Courtney Love sold the house in 1997 to its current owners, who were supposedly surprised by the attention the house receives. They have since taken measures to make the building more private, like adding a new rear fence and successfully petitioning the city to remove a tree in the park people used to climb and peer into the property. Love razed the greenhouse where Cobain shot himself and planted some of his ashes under a tree out front. The story goes that she stipulated in the sales contract that she can come take the tree at any time.
Fans will have to make do with the park next door, as the city’s in no hurry to memorialize Cobain—but not really because of how he died.

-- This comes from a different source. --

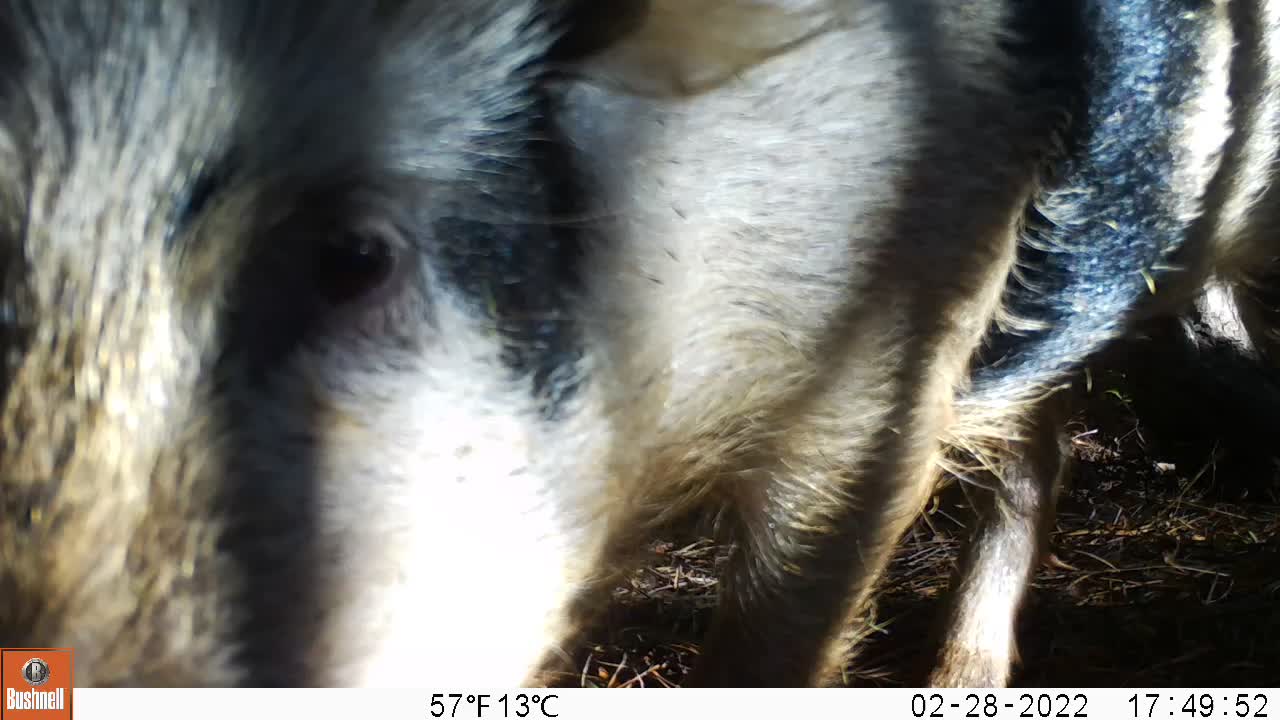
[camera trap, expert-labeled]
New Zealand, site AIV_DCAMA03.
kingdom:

“To some degree, the fact that he did drugs is something that the city of Seattle has had a bigger problem with,” Cross says. “I am also a biographer of Hendrix, and even though Hendrix died in 1970, it wasn’t until the last year that the city of Seattle has done anything officially to honor Jimi Hendrix. They have now named a park, the Jimi Hendrix Park.
“There has been some talk of naming this park the Kurt Cobain Park. Probably the people living in his house now would fight that, and maybe because they are the neighbors, they could put the kibosh on that, but maybe there should be some kind official acknowledgement of what he meant to the city. Whether he did drugs or not does not affect in my opinion what he created with his art.”